According to famed investor Howard Marks, the ZIRP policies that led to tech’s bubble are the same forces that led to investors oversubscribing 100 year Argentine bonds in 2017: When rates are low, opportunity cost is low. Froth creeps in. Investors fund things that sound plausible even if they are extremely unlikely to turn out well. Read more about how easy money caused the bubble in Howard Marks’ essay.
While it seems like the booming stock market is pricing in inflation staying low, the wars in Ukraine and the Middle East not escalating, and the FED cutting rates multiple times in 2024, we still think there’s more risk in the system than the market seems to think.

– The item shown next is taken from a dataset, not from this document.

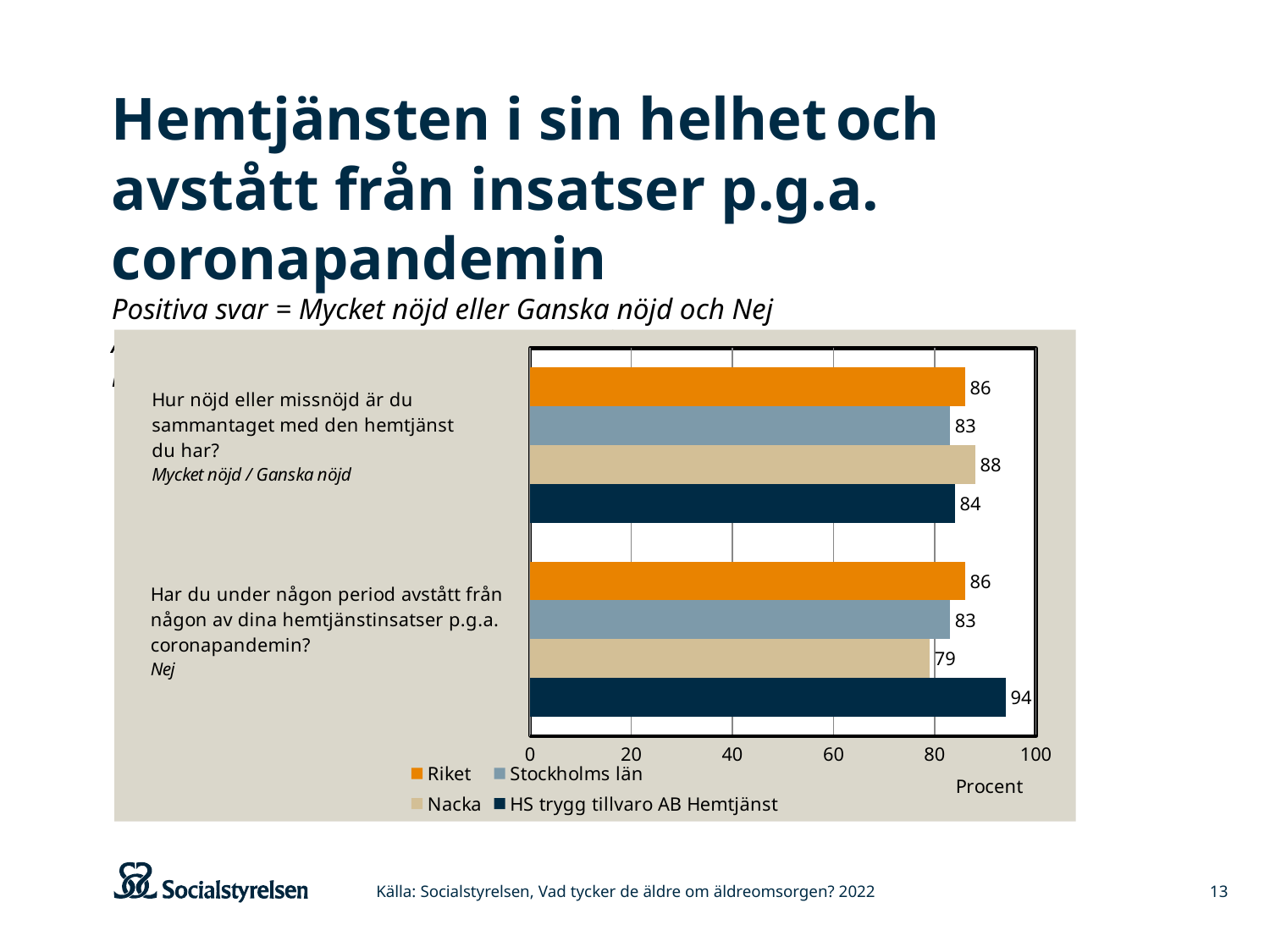
Which is larger on the question "Hur nöjd eller missnöjd är du sammantaget med den hemtjänst du har?": Riket or HS trygg tillvaro AB Hemtjänst? Riket How many questions (categories) are shown on the chart? 2 What is the value for Riket on the question "Har du under någon period avstått från någon av dina hemtjänstinsatser p.g.a. coronapandemin?"? 86 What is the value for HS trygg tillvaro AB Hemtjänst on the question "Har du under någon period avstått från någon av dina hemtjänstinsatser p.g.a. coronapandemin?"? 94 Which series has the highest value on the question "Hur nöjd eller missnöjd är du sammantaget med den hemtjänst du har?"? Nacka What is the difference between HS trygg tillvaro AB Hemtjänst and Nacka on the question "Har du under någon period avstått från någon av dina hemtjänstinsatser p.g.a. coronapandemin?"? 15 What kind of chart is shown on the slide? Bar chart How many series does the legend list? 4 Which series has the lowest value on the question "Har du under någon period avstått från någon av dina hemtjänstinsatser p.g.a. coronapandemin?"? Nacka What is the value for Stockholms län on the question "Hur nöjd eller missnöjd är du sammantaget med den hemtjänst du har?"? 83 Which series has the highest value on the question "Har du under någon period avstått från någon av dina hemtjänstinsatser p.g.a. coronapandemin?"? HS trygg tillvaro AB Hemtjänst What is the value for Nacka on the question "Hur nöjd eller missnöjd är du sammantaget med den hemtjänst du har?"? 88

We are not smarter than the market, but we think caution is warranted. We are advising founders the same as the last few quarters: control your own destiny, keep growing, but don’t push to grow faster if it means bad unit economics.
If you do have good unit economics and can take market share without sacrificing margins, try to take the market share. Try to extend runway into 2025, and be in a position where you can get runway to 2026, or even profitability, if you can’t raise on the terms you want.
As we wrote in the Q3 investor letter, innovation doesn’t stop. Great startups keep growing, no matter the market conditions. The pace of innovation led by seemingly weekly AI advances is likely a game changer. We’ll be active in the market trying to find these opportunities, while helping our current portfolio navigate these choppy times.